• [WORK TO BE COMPLETED]: Quote all lines below exactly. Images stay out.

═════ AVAILABLE DATA

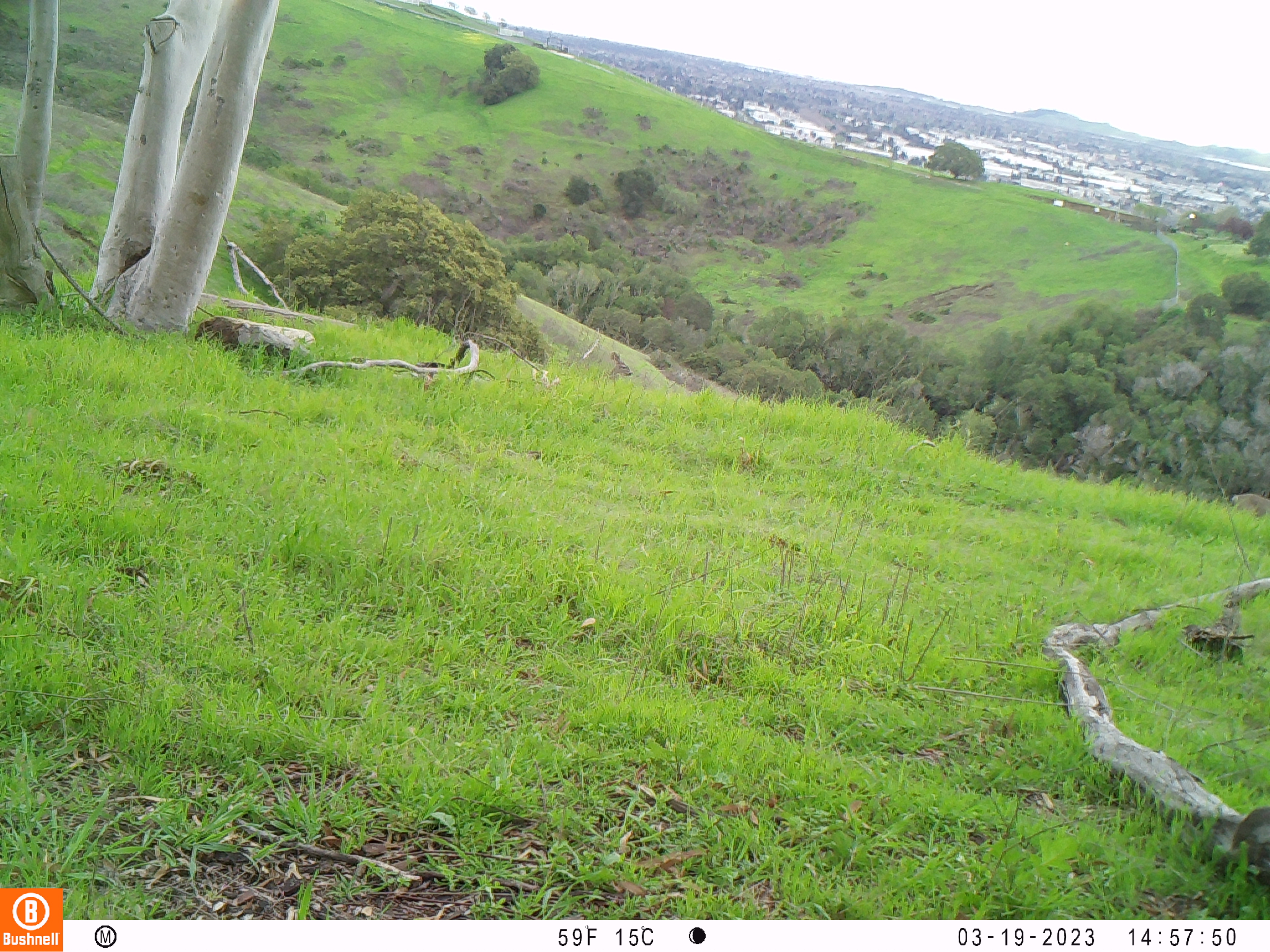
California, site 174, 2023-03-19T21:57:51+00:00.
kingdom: Animalia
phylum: Chordata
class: Mammalia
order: Artiodactyla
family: Cervidae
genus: Odocoileus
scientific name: Odocoileus hemionus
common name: mule deer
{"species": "mule deer (Odocoileus hemionus)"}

══════════

• [EXERCISE RESPONSE]:
California, site 174, 2023-03-19T21:57:51+00:00.
kingdom: Animalia
phylum: Chordata
class: Mammalia
order: Artiodactyla
family: Cervidae
genus: Odocoileus
scientific name: Odocoileus hemionus
common name: mule deer
{"species": "mule deer (Odocoileus hemionus)"}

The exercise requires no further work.